Consider the traditionally left-leaning callings such as acting and the media, and the same dynastic principles apply. Just look up Polly Toynbee on Wikipedia.

There is nothing wrong with this, in my view. I would like my son to have the same sort of cushy, desk-bound life that I have enjoyed, rather than doing something arduous, dangerous and badly paid.

What upsets me is hypocrisy: people who preach equality of opportunity while ensuring that their own offspring are fast-tracked up the ladder. These are the same individuals who fought so hard to ensure that genuine avenues of advancement for the talented children of the poor, like state grammar schools, were done away with; and who, when they are found with their hands in the till of the House of Commons, say that what we need is radical constitutional reform, starting with an elected House of Lords.
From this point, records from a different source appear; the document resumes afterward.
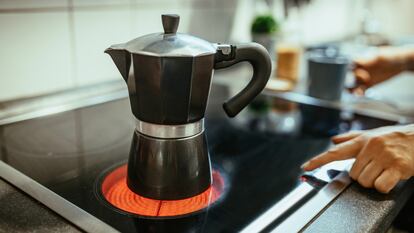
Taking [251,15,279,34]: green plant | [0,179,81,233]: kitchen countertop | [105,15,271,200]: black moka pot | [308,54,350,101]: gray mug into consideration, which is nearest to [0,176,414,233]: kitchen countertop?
[0,179,81,233]: kitchen countertop

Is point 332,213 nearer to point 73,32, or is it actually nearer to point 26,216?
point 26,216

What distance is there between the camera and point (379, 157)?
1.74 ft

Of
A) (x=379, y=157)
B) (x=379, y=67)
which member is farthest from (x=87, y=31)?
(x=379, y=67)

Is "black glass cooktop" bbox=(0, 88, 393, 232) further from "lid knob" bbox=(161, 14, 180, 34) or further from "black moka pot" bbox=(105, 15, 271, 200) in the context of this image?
"lid knob" bbox=(161, 14, 180, 34)

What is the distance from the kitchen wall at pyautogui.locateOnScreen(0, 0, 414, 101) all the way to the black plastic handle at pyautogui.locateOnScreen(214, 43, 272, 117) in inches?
17.9

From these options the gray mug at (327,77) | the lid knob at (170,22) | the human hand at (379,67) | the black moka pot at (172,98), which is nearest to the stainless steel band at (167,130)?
the black moka pot at (172,98)

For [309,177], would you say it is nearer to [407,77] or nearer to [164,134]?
[164,134]

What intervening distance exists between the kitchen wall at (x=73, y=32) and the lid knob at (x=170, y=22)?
0.40 meters

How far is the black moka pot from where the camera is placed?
43 cm

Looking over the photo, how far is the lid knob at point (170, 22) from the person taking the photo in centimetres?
45

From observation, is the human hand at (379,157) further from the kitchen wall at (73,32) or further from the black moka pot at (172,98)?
the kitchen wall at (73,32)

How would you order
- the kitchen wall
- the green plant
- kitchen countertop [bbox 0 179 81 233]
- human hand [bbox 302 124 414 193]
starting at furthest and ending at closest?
the green plant < the kitchen wall < human hand [bbox 302 124 414 193] < kitchen countertop [bbox 0 179 81 233]

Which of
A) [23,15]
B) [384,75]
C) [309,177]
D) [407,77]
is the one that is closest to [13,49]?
[23,15]

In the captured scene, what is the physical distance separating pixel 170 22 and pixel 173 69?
66mm
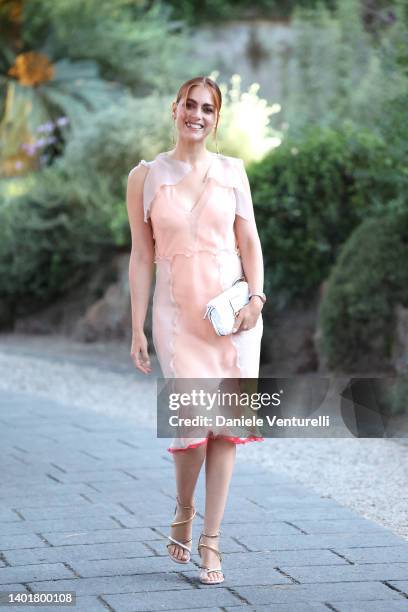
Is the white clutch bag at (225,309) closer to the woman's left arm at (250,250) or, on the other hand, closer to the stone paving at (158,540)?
the woman's left arm at (250,250)

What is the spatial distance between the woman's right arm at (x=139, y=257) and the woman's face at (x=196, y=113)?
20 centimetres

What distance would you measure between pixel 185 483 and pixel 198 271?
69cm

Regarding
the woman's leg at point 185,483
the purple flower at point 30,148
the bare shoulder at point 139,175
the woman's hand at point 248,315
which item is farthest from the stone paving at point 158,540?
the purple flower at point 30,148

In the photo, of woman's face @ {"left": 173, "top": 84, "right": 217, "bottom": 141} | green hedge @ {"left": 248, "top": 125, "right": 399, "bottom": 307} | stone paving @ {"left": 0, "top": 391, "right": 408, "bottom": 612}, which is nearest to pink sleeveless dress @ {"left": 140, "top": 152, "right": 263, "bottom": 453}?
woman's face @ {"left": 173, "top": 84, "right": 217, "bottom": 141}

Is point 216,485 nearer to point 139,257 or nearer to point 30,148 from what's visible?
point 139,257

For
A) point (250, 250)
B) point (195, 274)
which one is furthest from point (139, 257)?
point (250, 250)

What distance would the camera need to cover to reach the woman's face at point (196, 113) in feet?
12.0

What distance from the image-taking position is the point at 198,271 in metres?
3.63

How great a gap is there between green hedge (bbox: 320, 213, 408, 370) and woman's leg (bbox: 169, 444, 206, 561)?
12.5 feet

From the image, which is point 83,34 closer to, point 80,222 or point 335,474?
point 80,222

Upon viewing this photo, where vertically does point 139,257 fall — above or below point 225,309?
above

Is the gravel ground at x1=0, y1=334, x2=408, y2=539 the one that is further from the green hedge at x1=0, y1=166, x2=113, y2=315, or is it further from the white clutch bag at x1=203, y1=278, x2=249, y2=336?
the white clutch bag at x1=203, y1=278, x2=249, y2=336

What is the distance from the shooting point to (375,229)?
7688mm

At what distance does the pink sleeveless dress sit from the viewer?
3.62 m
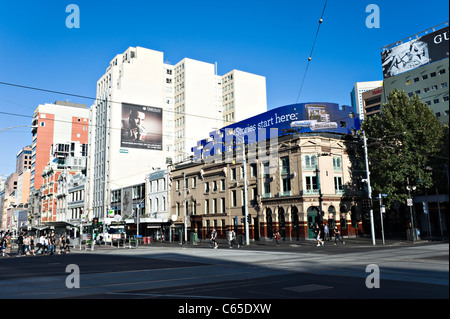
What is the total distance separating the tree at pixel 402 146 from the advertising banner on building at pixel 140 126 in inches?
2125

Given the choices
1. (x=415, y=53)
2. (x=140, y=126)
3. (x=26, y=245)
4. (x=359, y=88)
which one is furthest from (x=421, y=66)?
(x=359, y=88)

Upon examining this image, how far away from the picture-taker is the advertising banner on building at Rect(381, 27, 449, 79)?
251 ft

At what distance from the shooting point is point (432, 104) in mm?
87375

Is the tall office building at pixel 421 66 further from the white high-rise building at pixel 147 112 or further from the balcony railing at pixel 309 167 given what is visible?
the balcony railing at pixel 309 167

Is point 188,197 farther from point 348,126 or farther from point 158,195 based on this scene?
point 348,126

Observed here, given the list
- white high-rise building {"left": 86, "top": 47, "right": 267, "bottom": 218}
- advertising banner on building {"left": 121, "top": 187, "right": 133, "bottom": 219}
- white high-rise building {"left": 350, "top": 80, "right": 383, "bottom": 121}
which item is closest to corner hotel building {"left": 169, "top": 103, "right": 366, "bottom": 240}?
advertising banner on building {"left": 121, "top": 187, "right": 133, "bottom": 219}

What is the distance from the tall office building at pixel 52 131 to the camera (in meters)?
133

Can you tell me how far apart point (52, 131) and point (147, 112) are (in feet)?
225

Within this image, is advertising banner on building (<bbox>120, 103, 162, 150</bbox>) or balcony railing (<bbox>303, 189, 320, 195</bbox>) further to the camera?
advertising banner on building (<bbox>120, 103, 162, 150</bbox>)

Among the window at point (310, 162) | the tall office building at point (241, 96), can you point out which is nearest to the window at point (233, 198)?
the window at point (310, 162)

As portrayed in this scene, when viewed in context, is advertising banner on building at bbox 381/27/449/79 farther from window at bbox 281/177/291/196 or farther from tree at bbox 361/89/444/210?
window at bbox 281/177/291/196

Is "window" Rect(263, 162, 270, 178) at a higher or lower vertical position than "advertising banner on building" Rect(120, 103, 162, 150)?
lower

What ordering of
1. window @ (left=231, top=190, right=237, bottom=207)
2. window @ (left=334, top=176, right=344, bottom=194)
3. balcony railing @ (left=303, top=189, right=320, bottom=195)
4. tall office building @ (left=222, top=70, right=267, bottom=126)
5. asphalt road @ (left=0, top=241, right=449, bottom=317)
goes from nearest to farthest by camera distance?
asphalt road @ (left=0, top=241, right=449, bottom=317)
balcony railing @ (left=303, top=189, right=320, bottom=195)
window @ (left=334, top=176, right=344, bottom=194)
window @ (left=231, top=190, right=237, bottom=207)
tall office building @ (left=222, top=70, right=267, bottom=126)

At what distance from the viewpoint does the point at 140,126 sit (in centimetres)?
8306
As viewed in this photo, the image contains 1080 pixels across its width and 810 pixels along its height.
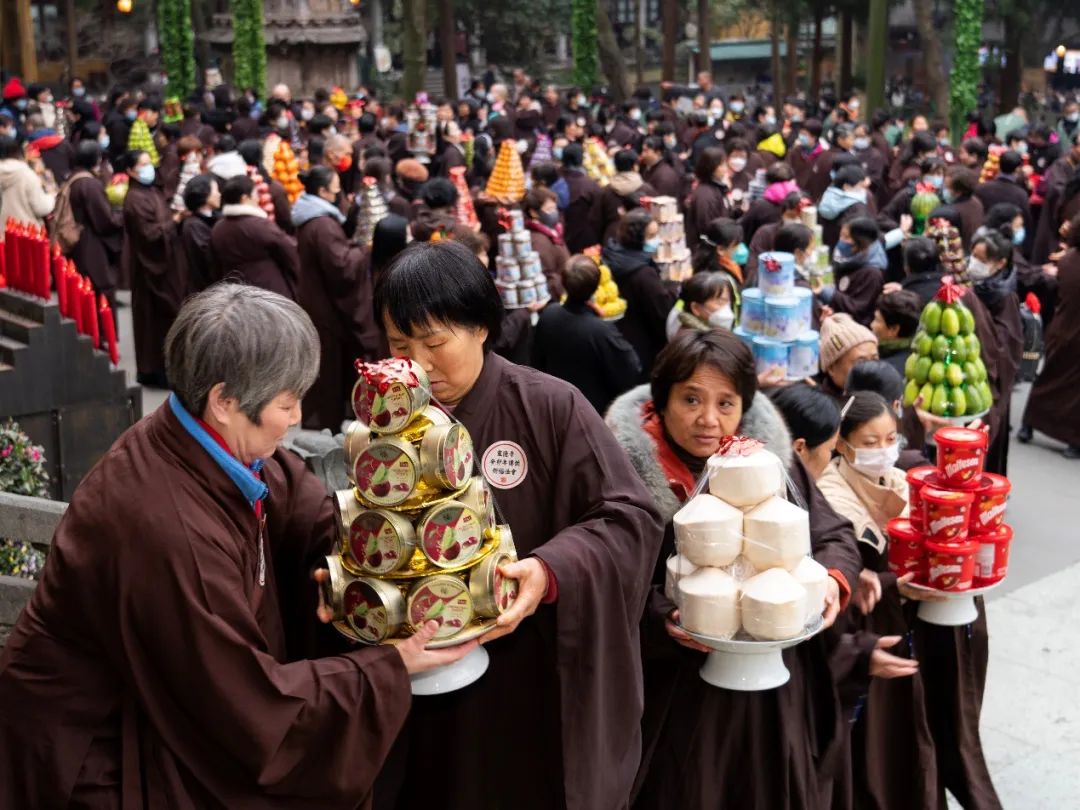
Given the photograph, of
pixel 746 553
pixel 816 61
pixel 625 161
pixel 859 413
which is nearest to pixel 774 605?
pixel 746 553

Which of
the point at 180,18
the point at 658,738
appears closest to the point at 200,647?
the point at 658,738

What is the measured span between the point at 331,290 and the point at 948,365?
4123 millimetres

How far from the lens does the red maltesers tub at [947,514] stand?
3.94m

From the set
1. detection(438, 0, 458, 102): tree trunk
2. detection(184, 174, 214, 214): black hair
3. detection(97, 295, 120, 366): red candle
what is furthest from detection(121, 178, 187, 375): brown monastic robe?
detection(438, 0, 458, 102): tree trunk

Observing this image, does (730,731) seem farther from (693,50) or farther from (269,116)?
(693,50)

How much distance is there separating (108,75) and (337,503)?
3627 centimetres

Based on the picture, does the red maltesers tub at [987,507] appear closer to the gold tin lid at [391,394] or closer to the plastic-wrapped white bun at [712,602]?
the plastic-wrapped white bun at [712,602]

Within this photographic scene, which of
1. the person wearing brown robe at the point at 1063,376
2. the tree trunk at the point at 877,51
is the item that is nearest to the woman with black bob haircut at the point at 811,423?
the person wearing brown robe at the point at 1063,376

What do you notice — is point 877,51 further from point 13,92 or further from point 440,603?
point 440,603

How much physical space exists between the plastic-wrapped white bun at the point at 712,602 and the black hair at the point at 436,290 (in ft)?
2.39

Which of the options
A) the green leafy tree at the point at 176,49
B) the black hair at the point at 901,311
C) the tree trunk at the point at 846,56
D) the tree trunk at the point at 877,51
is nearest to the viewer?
the black hair at the point at 901,311

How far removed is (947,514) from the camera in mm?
3951

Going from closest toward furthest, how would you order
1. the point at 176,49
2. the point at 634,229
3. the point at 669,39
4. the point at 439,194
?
the point at 634,229
the point at 439,194
the point at 176,49
the point at 669,39

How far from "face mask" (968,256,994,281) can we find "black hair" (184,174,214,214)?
5.19 m
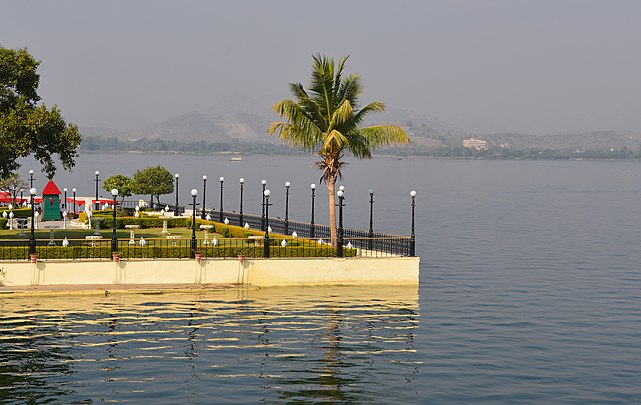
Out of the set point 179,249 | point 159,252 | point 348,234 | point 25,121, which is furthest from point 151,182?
point 159,252

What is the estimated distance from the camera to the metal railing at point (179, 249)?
4069 centimetres

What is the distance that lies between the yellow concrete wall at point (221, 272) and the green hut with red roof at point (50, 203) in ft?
89.2

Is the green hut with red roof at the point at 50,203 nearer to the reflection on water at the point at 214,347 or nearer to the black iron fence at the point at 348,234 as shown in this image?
the black iron fence at the point at 348,234

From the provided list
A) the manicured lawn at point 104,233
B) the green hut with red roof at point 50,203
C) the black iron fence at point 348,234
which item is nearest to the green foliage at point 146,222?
the manicured lawn at point 104,233

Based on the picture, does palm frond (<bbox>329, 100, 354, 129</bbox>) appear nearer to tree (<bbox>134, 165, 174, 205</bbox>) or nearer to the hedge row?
the hedge row

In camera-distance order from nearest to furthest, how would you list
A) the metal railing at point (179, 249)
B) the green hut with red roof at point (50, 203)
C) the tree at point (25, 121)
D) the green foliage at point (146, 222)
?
the metal railing at point (179, 249)
the tree at point (25, 121)
the green foliage at point (146, 222)
the green hut with red roof at point (50, 203)

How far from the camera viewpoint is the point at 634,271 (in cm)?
5675

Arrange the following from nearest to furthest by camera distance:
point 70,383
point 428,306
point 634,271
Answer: point 70,383 → point 428,306 → point 634,271

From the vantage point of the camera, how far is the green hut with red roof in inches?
2589

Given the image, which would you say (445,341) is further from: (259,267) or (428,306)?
(259,267)

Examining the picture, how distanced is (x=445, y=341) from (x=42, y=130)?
2300 centimetres

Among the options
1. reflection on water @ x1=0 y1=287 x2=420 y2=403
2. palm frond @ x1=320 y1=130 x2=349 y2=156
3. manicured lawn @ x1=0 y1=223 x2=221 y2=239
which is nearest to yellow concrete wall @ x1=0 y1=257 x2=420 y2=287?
reflection on water @ x1=0 y1=287 x2=420 y2=403

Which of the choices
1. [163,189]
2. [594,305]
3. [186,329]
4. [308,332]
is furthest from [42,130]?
[163,189]

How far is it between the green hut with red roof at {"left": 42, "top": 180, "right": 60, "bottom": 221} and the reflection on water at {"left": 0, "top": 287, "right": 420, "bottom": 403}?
28.4 metres
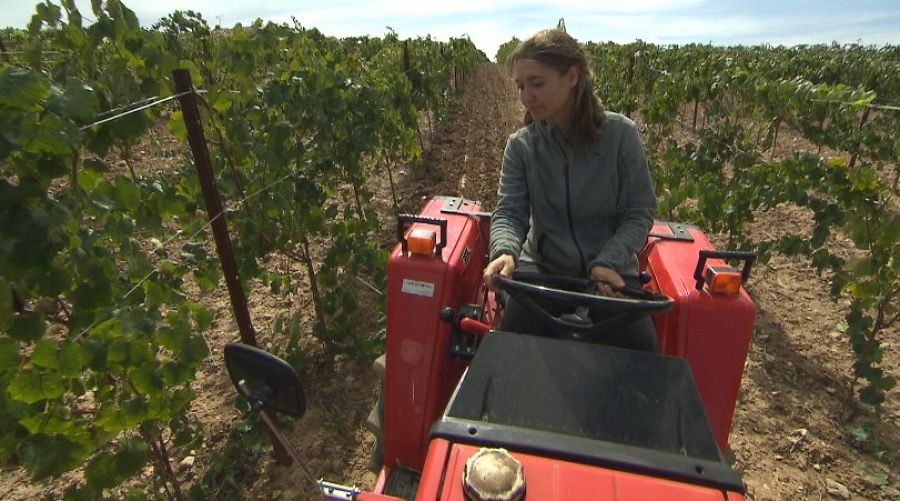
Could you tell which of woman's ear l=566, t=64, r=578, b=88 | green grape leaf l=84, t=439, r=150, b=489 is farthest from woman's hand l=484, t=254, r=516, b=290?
green grape leaf l=84, t=439, r=150, b=489

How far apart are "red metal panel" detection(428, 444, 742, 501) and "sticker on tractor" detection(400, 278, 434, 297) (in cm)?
95

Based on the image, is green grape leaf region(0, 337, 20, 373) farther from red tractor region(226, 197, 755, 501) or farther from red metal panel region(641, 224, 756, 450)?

I say that at least you know where you are with a duke, and can reasonably hope that someone who owns half a county isn’t going to bother fiddling his travelling expenses. Now that the Hann genes surprisingly look set to last another generation, I am seriously thinking of devoting my declining years to a crusade for honest recognition that the hereditary principle has always been with us, and always will be. I shall seek no reward but a modest bauble to pass on to my son; Viscount Callaly has a pleasant ring to it.